Conséquences du conflit canado-américain - Ottawa aidera les travailleurs du bois d'oeuvre, pas les entreprises

Après avoir repoussé l'annonce depuis le printemps, le gouvernement fédéral a annoncé hier les détails de son plan d'aide aux travailleurs forestiers touchés par le conflit du bois d'oeuvre, un plan qualifié d'incomplet par l'opposition et l'industrie.

Ottawa — Le plan, qui s'étire sur deux ans, est doté d'un budget de 246,5 millions qui vise à appuyer autant les travailleurs mis à pied que les communautés affectées par les sanctions commerciales américaines de 27 %. Le programme d'aide ne prévoit, par contre, aucune aide directe aux compagnies par l'entremise de garanties de prêt, un aspect jugé essentiel par l'industrie et les provinces.

Ces dernières n'ont pas pris de temps à dénoncer cette lacune, jugeant également que la somme annoncée est bien minime face à l'ampleur de la situation. Au Québec seulement, on estimait à 400 millions l'aide nécessaire pour traverser la dure période. Déjà, des milliers de travailleurs ont été licenciés à la suite de fermetures de scieries ou de réduction de quarts de travail.

Le ministre du Commerce international, Pierre Pettigrew, a expliqué que si les garanties de prêt ne se retrouvent pas dans le programme, c'est «qu'honnêtement, il n'y avait pas de consensus sur cette question». Plusieurs considéraient que ce type d'aide pourrait amoindrir la position du Canada à l'Organisation mondiale du commerce étant donné que les États-Unis auraient tenté de faire valoir qu'il s'agissait de subventions.

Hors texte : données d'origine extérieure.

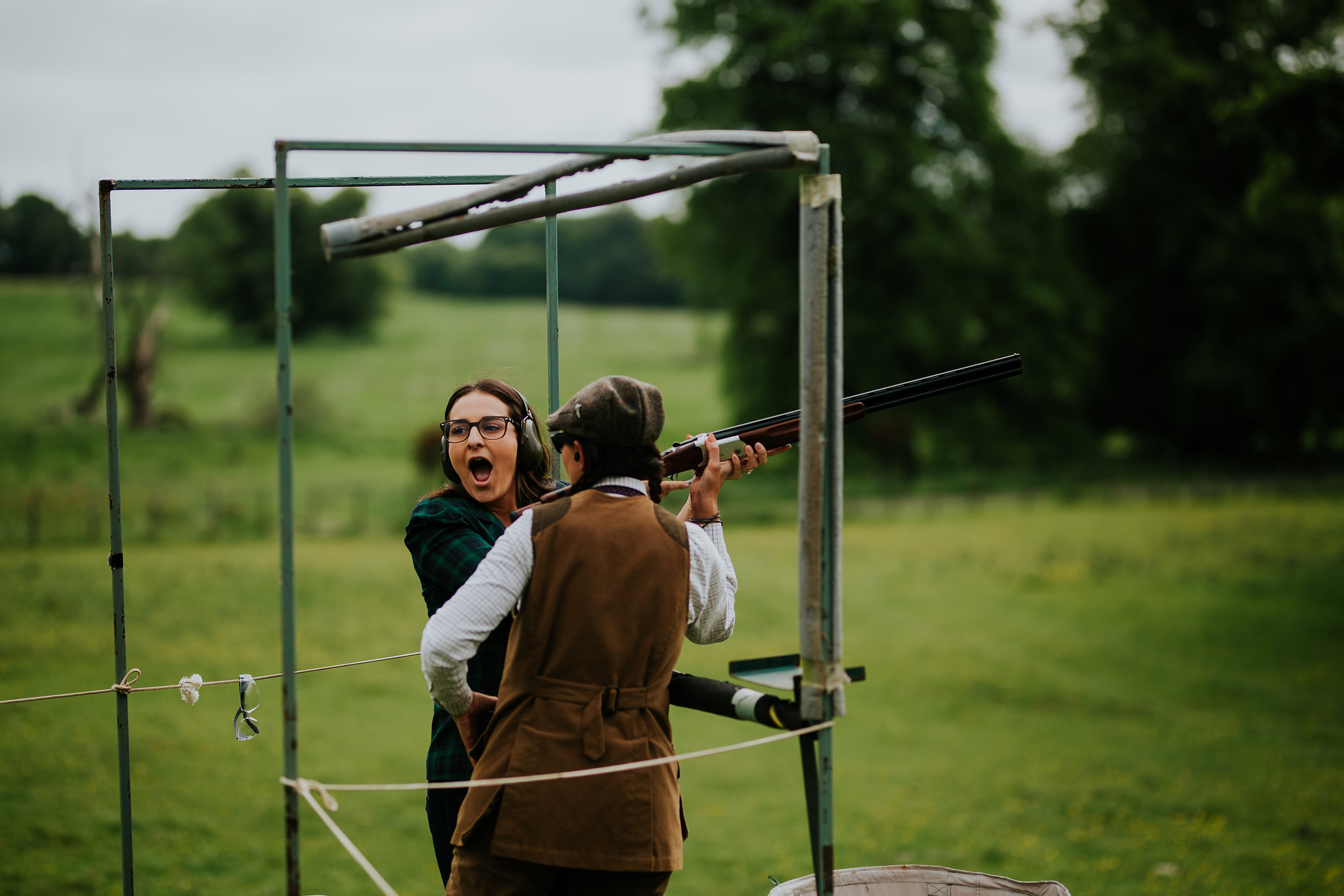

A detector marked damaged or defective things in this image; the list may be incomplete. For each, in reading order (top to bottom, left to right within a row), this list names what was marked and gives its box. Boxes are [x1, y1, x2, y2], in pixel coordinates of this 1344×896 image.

rusty metal post [98, 182, 133, 896]
rusty metal post [270, 142, 299, 896]
rusty metal post [795, 150, 838, 891]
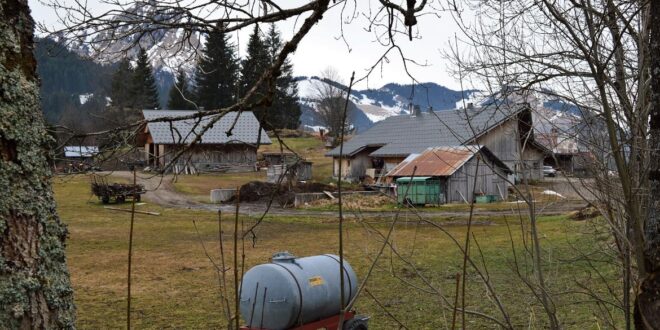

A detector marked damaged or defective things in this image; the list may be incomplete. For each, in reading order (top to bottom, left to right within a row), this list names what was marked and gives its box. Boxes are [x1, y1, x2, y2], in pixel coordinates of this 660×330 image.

rusty corrugated roof [386, 146, 480, 178]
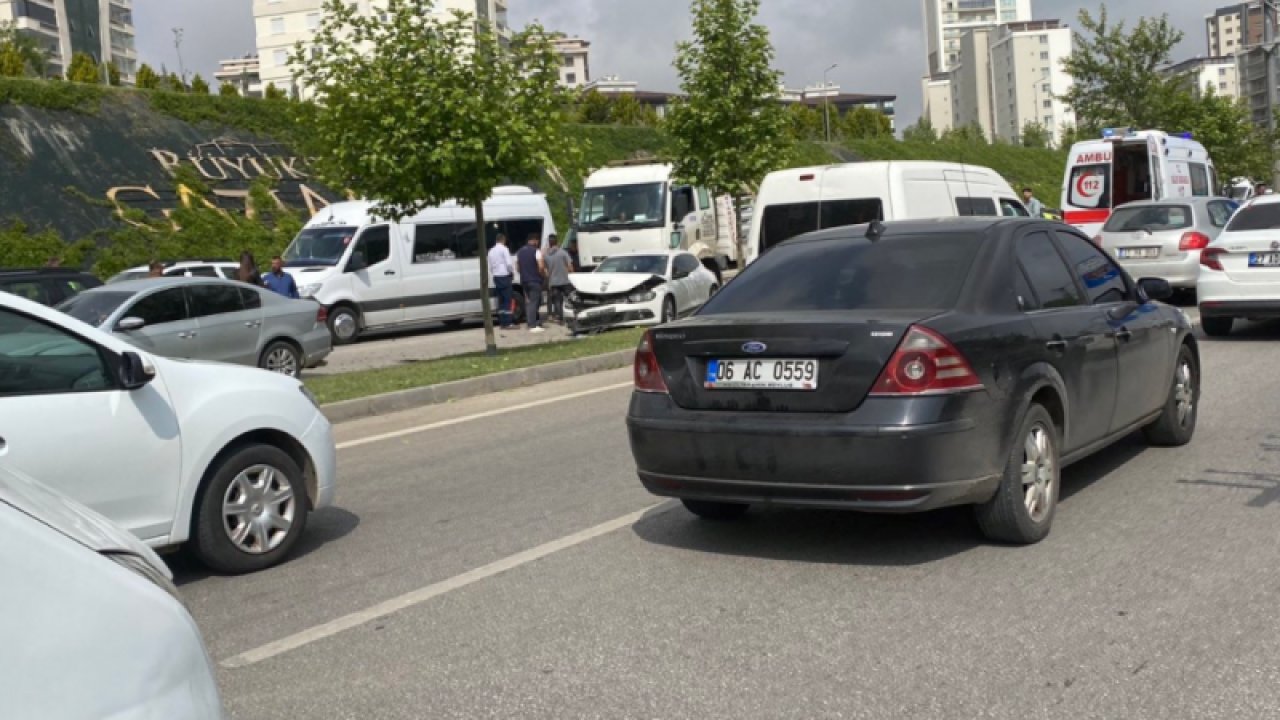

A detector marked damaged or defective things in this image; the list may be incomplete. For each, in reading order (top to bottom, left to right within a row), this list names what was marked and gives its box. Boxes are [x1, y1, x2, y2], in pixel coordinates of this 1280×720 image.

damaged vehicle [568, 252, 720, 334]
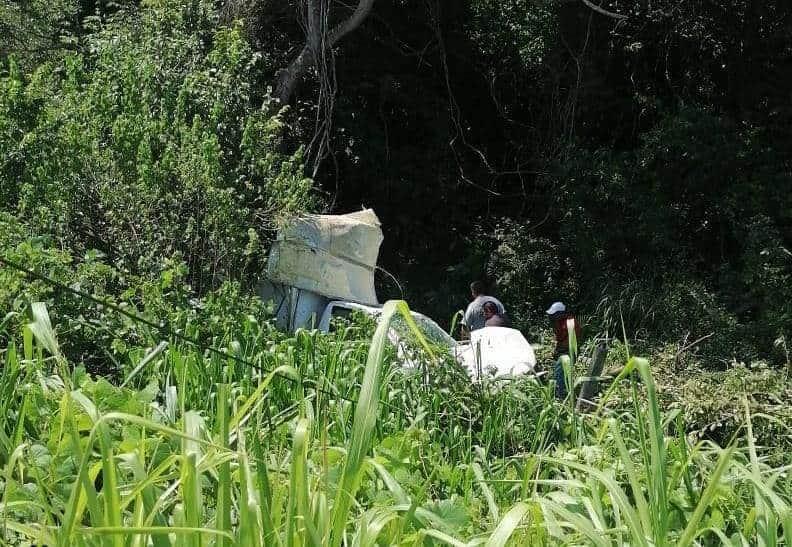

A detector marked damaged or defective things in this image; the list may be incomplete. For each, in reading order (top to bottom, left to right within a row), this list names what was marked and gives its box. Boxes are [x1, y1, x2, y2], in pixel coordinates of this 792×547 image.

overturned white truck [260, 210, 540, 382]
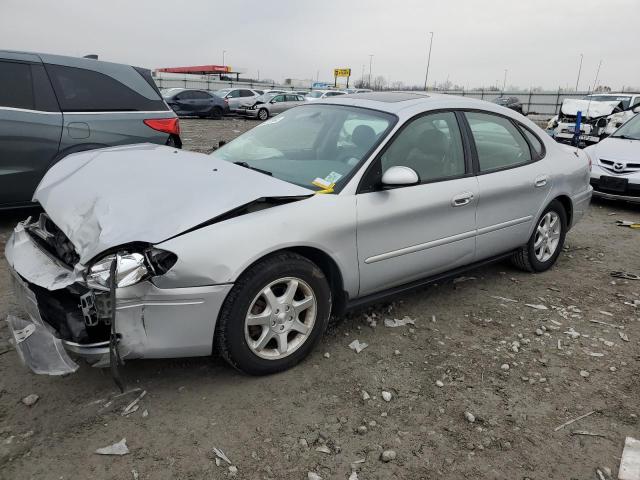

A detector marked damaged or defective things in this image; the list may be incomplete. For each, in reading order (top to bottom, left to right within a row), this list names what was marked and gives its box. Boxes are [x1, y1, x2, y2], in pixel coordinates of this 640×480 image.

crumpled hood [564, 99, 624, 118]
crushed front bumper [5, 221, 235, 376]
broken headlight [86, 249, 178, 290]
crumpled hood [34, 143, 312, 262]
damaged silver sedan [6, 92, 596, 376]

Travailleurs et communautés

L'essentiel du programme annoncé hier vise à aider les travailleurs et les communautés affectés. Ainsi, Ottawa consacrera 71 millions sur deux ans pour des programmes existants d'assurance-emploi. Une somme de 110 millions sur deux ans servira à financer un Fonds national d'adaptation de l'industrie et des collectivités touchées par le litige afin d'aider les communautés à trouver d'autres sources d'activités économiques.

Le programme «devrait satisfaire à bien des exigences», a fait valoir le premier ministre Jean Chrétien, à la sortie de la réunion de son conseil des ministres. «Il y a eu des problèmes dans l'industrie. C'est moins désastreux que ce qu'on avait prévu parce que la consommation, la demande, est encore très forte, particulièrement au Canada», a-t-il mentionné.

Ottawa en profite également pour remplir une promesse de longue date en versant un montant de 23,5 millions sur deux ans pour la création du Centre intégré des pâtes et papiers à Trois-Rivières. La question avait été au centre des enjeux électoraux de la région, lors de la campagne électorale de décembre 2000. Une autre somme de deux millions sera également allouée à un consortium de recherche sur la forêt boréale au Saguenay-Lac-Saint-Jean.

Des critiques

Le Bloc québécois a critiqué le plan fédéral avançant qu'en oubliant l'aide à l'industrie, le gouvernement oublie les communautés. «Quand on nous parle d'aider les communautés, il faudrait se rendre compte que, dans ces communautés, la principale source, l'entreprise importante, l'activité importante, c'est justement le secteur du bois d'oeuvre, a précisé Gilles Duceppe, chef du Bloc. Et on est en train de le perdre. C'est irresponsable. Il aurait fallu intervenir avec un plan d'aide aux entreprises.»

Le Bloc s'inquiète d'ailleurs que les propriétaires de petites scieries québécoises ne soient tentés, face aux problèmes, de vendre leur entreprise aux Américains. «Inévitablement, un bon nombre de petites industries en région vont devenir encore plus vulnérables et risquent d'être achetées par les grandes entreprises américaines», a déclaré le député Paul Crête, député du Témiscouata, une région où la survie de nombreux villages est liée à l'industrie forestière.

Alexa McDonough, chef du NPD, a pour sa part résumé le propos des partis de l'opposition en accusant le gouvernement de «faire trop peu, trop tard».

Une aide supplémentaire

En conférence de presse, à Vancouver, le ministre des Ressources naturelles, Herb Dhaliwal, a fait remarquer que le gouvernement fédéral ne ferme pas la porte à une aide supplémentaire. «Nous espérons pouvoir obtenir une entente [avec les États-Unis] dans les quatre ou cinq mois à venir. Si cette entente ne se concrétise pas, nous étudierons la situation de très près et nous verrons si d'autres mesures s'imposent.»

Quand on lui a demandé si le gouvernement avait les moyens de faire plus, le ministre de l'Industrie, Allan Rock, a soutenu que le gouvernement «a annoncé ce que nous estimons nécessaire et approprié pour le moment».